* YOUR ASSIGNMENT:
All lines below between the line with "family: Felidae" and the line with "common name: wild boar", including both, must be copied exactly, and the pictures must be omitted.

* TASK MATERIAL:
++++
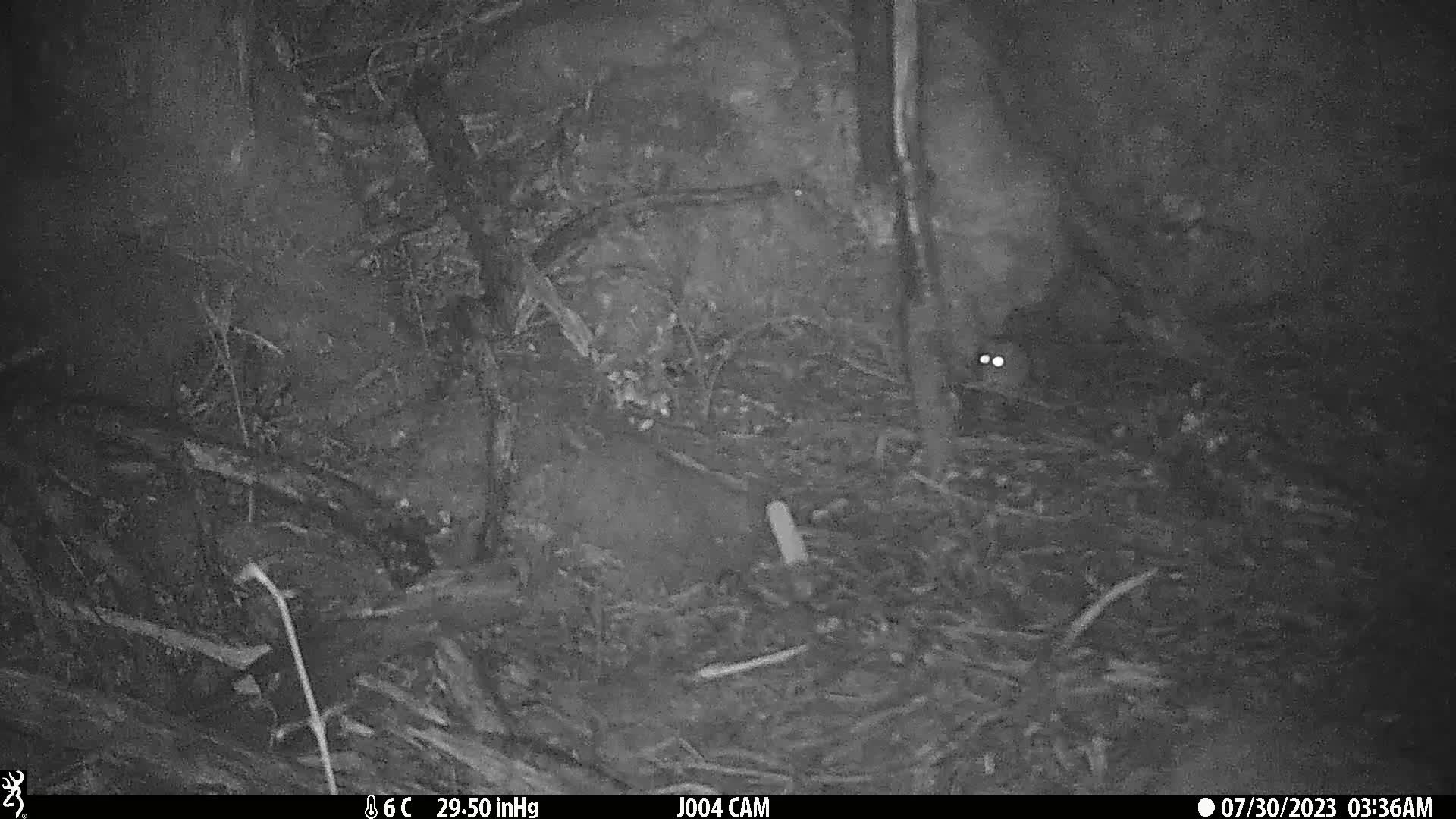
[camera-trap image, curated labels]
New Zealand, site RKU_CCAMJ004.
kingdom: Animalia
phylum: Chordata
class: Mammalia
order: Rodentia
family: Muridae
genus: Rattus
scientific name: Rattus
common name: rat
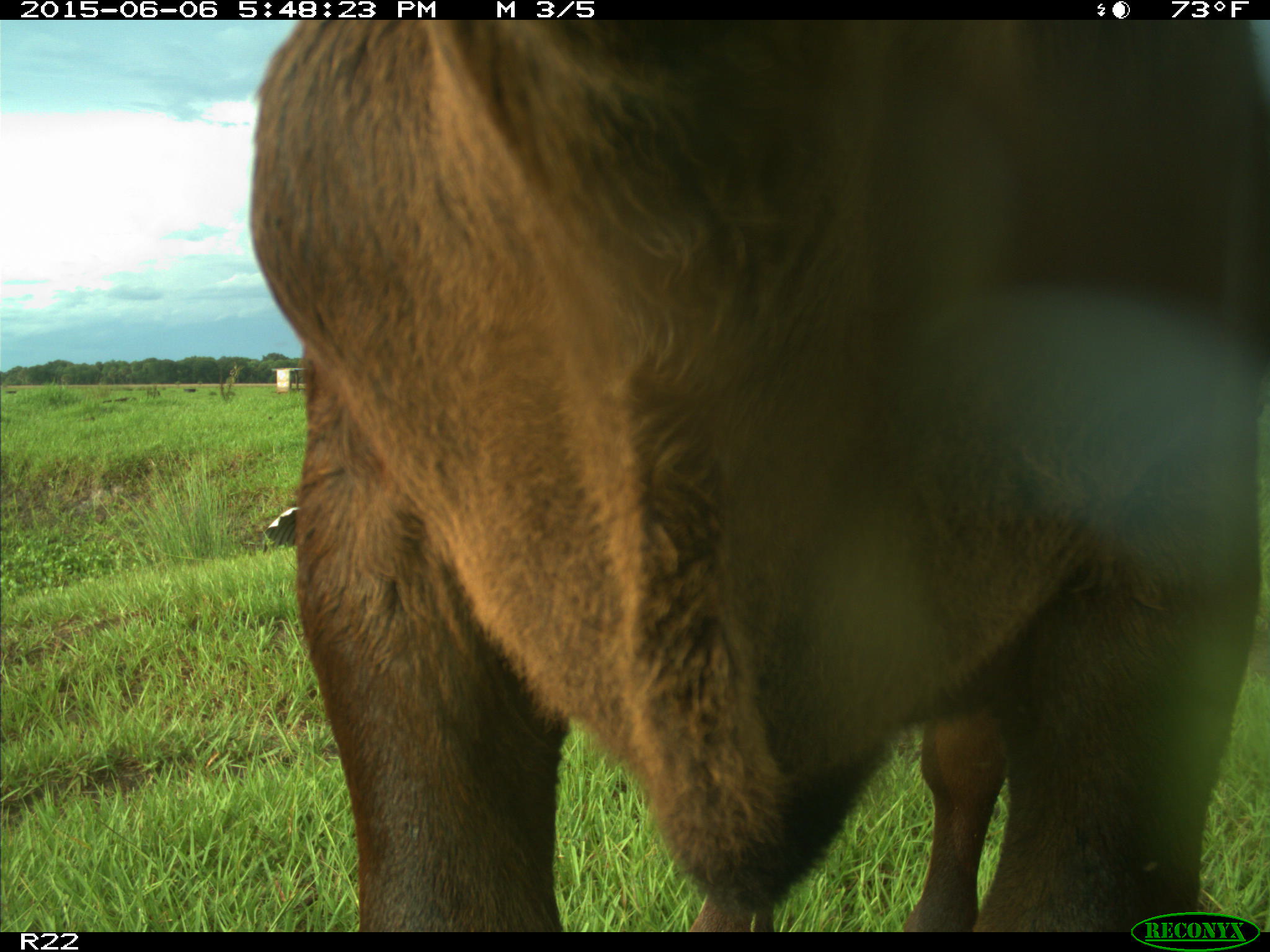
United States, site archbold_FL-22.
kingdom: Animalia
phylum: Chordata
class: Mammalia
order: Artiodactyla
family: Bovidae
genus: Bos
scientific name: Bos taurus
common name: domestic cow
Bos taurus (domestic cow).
++++
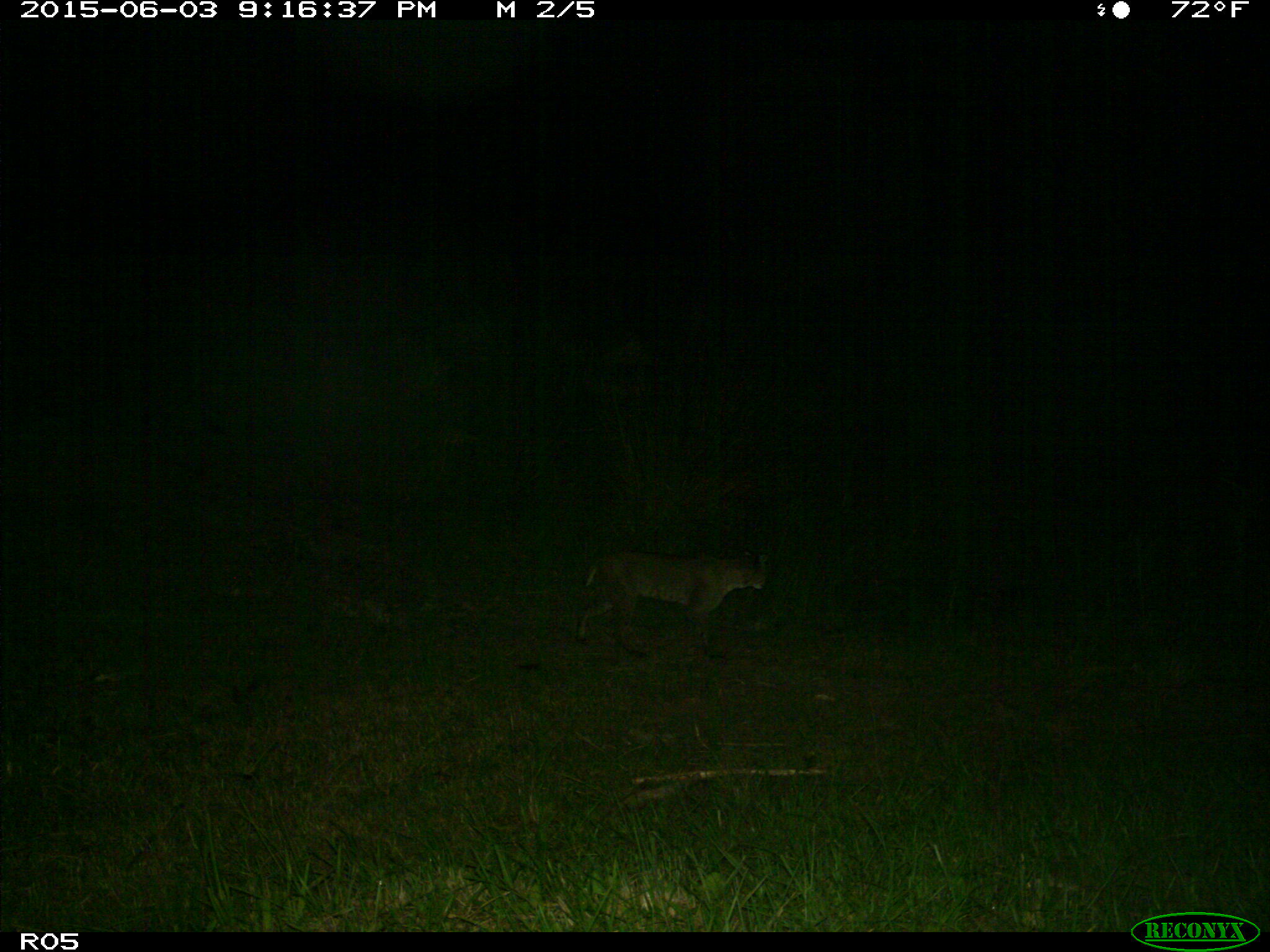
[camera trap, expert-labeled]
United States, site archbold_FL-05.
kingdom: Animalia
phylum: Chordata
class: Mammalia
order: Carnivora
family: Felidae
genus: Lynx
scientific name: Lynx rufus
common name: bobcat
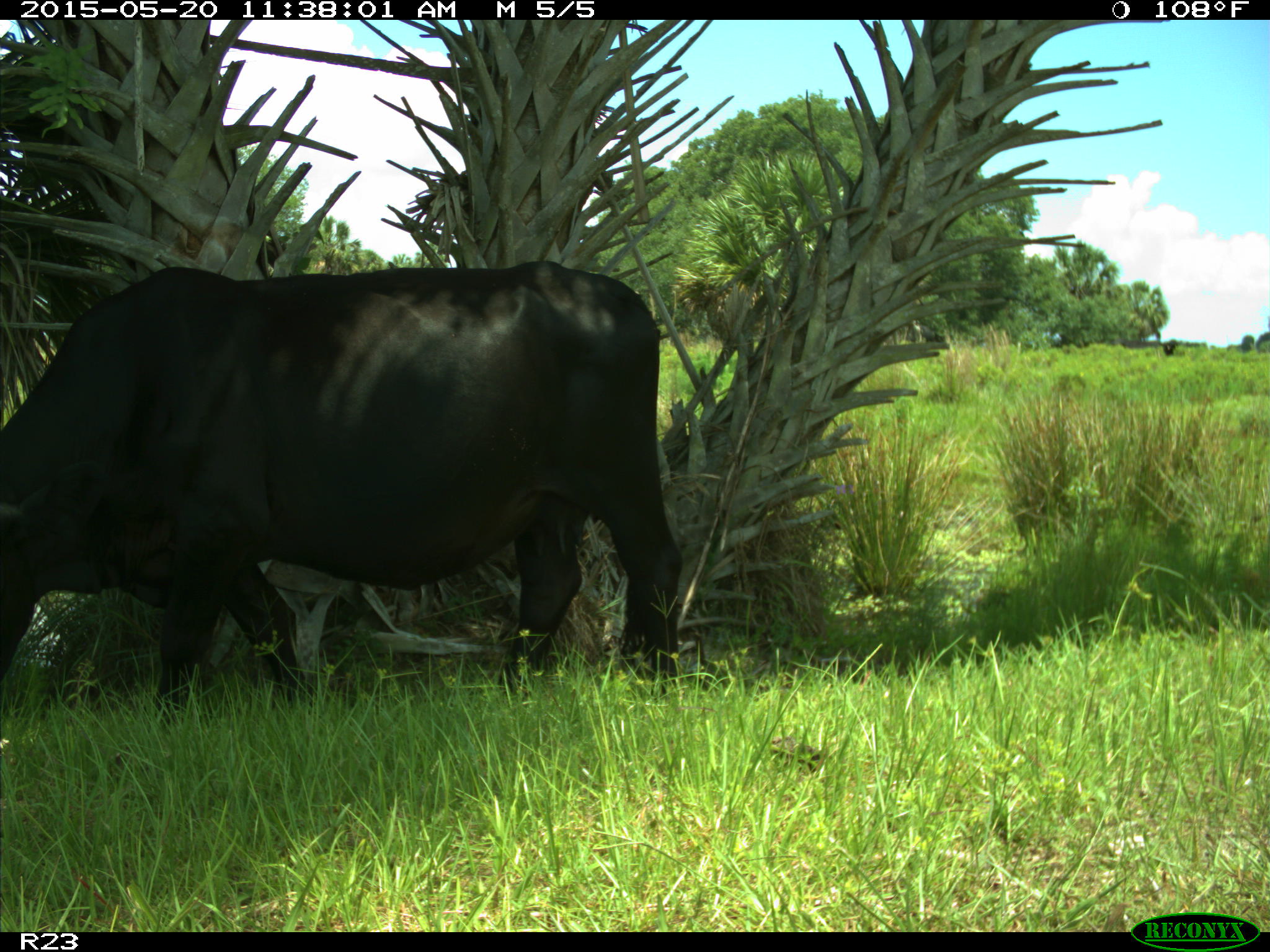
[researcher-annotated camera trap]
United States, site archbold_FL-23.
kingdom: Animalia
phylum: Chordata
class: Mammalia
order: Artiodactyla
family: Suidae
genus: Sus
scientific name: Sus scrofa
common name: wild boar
++++
* ANSWER:
family: Felidae
genus: Lynx
scientific name: Lynx rufus
common name: bobcat
[researcher-annotated camera trap]
United States, site archbold_FL-23.
kingdom: Animalia
phylum: Chordata
class: Mammalia
order: Artiodactyla
family: Suidae
genus: Sus
scientific name: Sus scrofa
common name: wild boar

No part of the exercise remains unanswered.